Dexter countered that the City Council would be remiss if it didn’t try to address global warming on the local level.

“I think just because it’s a big thing doesn’t mean that as a small town, we couldn’t take some small steps, just thinking about a plastic bag ordinance, a bag ban,” Dexter said.

“That’s one small step that can have an impact. And so I guess I would certainly be open to having a conversation and thinking about what that [climate action plan] might look like.”

Schromen-Wawrin said planning policies for long-term sea level rise and short-term impacts of a tsunami are similar.

He added that it was “short-sighted” for the Navy to build new infrastructure on Ediz Hook, which is expected to experience more flooding as global temperatures rise.

“I do think we need to plan ahead, because it’s going to come back and bite us and we’re going to end up paying more later by failing to plan,” Schromen-Wawrin said.

Wojnowski said he would support conversations on climate change and a proactive approach to environmental issues.

“But I don’t think that [climate change] is something that we, locally, would be able to tackle ourselves,” Wojnowski said.

“Some of it actually is probably more of a state and a federal issue than it is a local issue.

“But definitely having a communication to discuss things that we could do for residents in town to prepare for some of these things is definitely a good conversation to have, for council to discuss,” Wojnowski added.

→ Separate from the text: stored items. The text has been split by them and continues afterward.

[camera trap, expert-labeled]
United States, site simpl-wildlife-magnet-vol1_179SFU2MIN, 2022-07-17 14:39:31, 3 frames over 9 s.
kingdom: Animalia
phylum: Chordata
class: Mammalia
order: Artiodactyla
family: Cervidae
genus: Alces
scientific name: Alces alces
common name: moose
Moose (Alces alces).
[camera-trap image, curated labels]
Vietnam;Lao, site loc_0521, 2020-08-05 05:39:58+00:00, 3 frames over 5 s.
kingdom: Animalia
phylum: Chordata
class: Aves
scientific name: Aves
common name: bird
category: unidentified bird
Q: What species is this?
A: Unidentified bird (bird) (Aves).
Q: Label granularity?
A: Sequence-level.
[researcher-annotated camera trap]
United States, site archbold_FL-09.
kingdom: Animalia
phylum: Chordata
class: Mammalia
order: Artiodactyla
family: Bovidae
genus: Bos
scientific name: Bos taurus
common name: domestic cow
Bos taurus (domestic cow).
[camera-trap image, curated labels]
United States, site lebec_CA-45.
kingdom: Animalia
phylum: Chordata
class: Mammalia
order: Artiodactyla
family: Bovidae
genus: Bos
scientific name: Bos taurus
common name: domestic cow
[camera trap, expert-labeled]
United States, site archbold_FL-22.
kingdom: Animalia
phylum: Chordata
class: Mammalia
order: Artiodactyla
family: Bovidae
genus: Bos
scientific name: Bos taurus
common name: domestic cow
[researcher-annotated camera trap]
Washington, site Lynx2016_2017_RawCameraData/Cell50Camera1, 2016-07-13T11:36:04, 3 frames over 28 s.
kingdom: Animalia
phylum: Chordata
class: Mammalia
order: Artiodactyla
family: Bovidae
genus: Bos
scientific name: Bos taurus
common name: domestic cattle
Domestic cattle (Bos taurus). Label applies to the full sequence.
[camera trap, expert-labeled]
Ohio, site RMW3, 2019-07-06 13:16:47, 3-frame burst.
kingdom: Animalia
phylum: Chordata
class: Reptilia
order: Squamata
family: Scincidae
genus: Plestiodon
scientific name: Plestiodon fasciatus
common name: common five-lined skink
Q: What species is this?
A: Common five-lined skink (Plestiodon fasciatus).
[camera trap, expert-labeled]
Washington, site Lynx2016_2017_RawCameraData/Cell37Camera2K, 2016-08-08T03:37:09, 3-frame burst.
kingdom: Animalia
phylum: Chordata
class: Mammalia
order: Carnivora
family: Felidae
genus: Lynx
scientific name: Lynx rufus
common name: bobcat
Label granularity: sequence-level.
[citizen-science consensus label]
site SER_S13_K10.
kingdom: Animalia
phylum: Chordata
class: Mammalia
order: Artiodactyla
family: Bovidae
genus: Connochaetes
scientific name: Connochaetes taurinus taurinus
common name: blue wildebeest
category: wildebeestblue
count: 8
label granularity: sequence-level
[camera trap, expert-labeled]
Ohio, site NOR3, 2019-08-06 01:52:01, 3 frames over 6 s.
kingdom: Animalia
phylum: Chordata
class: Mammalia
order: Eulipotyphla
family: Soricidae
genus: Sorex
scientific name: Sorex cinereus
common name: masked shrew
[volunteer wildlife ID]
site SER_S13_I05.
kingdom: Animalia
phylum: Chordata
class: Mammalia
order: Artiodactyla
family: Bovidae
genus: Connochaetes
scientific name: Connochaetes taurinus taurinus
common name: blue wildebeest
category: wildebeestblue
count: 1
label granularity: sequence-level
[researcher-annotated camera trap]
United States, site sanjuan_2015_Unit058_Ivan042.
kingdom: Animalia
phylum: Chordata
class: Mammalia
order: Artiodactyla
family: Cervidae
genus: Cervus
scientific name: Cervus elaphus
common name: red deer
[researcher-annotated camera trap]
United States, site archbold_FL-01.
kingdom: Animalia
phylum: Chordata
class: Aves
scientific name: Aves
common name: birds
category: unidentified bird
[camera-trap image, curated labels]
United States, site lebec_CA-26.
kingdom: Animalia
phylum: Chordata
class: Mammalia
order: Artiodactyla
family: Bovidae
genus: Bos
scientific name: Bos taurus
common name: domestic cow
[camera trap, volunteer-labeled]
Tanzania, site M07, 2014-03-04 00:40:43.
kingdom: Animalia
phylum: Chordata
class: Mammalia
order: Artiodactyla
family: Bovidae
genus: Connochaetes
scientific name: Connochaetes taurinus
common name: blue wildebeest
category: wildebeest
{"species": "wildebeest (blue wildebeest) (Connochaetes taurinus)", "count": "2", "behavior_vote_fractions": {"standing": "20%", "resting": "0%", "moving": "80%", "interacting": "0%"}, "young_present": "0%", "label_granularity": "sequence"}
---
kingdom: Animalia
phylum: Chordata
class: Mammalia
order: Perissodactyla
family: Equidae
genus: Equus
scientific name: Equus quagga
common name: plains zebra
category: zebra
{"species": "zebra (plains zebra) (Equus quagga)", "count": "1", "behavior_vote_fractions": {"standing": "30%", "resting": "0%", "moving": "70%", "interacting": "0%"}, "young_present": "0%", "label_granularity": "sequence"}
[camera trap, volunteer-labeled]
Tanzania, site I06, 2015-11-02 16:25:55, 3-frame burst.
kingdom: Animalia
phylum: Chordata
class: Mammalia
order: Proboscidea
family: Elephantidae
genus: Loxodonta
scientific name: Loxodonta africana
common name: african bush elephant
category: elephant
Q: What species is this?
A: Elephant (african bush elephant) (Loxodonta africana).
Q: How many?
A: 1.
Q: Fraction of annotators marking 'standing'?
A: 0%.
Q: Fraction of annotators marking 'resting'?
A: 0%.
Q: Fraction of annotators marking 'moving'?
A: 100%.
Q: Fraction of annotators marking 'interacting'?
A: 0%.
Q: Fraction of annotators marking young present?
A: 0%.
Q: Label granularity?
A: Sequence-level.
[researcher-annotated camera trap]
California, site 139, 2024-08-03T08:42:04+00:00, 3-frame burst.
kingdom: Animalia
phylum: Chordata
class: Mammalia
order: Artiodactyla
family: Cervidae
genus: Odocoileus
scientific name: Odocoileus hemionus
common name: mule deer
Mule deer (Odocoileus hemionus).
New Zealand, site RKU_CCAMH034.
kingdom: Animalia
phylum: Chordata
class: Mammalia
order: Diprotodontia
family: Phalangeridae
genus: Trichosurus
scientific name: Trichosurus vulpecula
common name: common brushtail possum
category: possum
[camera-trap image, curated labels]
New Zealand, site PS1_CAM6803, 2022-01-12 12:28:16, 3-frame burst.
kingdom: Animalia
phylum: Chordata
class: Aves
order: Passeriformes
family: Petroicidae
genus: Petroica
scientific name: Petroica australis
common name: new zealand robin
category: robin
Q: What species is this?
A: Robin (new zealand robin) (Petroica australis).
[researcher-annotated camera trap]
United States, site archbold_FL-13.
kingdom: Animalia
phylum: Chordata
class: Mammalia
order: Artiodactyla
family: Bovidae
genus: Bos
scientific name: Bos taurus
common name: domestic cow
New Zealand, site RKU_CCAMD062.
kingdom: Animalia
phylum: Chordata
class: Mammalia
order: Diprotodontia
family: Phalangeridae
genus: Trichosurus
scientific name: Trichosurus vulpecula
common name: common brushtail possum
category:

“But I don’t think that we will be the ones to solve the problem.”

The forum was postponed when timer Tom Montgomery fell ill and was taken out on a stretcher by firefighter-paramedics.

Montgomery, a long-serving member of the Clallam County Planning Commission, regained consciousness and remained alert during the 11-minute ordeal.

Wojnowski left the dais to help stabilize Montgomery with his wife, former William Shore Memorial Pool Manager Christi Wojnowski, and others.

Moderator Vicci Rudin reconvened the forum after the medical emergency.

On Saturday, Micki Vail of the League of Woman Voters said Montgomery was “doing fine.” Montgomery could be not reached by press time Saturday.

Berglund is a licensed financial adviser and a Port Angeles native.

Dexter is a special projects coordinator who holds a master’s degree in public administration.

Schromen-Wawrin is a constitutional law attorney and Port Angeles native.

Wojnowski is a maintenance manager for a homeowners association and a general contractor.

While the candidates agreed on most of the issues raised — including gun control, emergency planning and city budgets — Schromen-Wawrin highlighted differences between his and Wojnowski’s positions on the opioid epidemic.

“It’s far more effective to deal with substance abuse with prevention than going after the supply chain,” Schromen-Wawrin said, citing the example of Portugal, which decriminalized drugs.

“It’s far more effective to address people who are dealing with addictions than going after the supply, particularly when the supply is provided by licensed medical providers.”

Since taxpayers are already paying for law enforcement, Wojnowski said, police have a role in reducing the supply of heroin and opioid-based pills.

“It’s not going to be a battle that we win, but it’s one that is already paid for though our tax dollars,” Wojnowski said.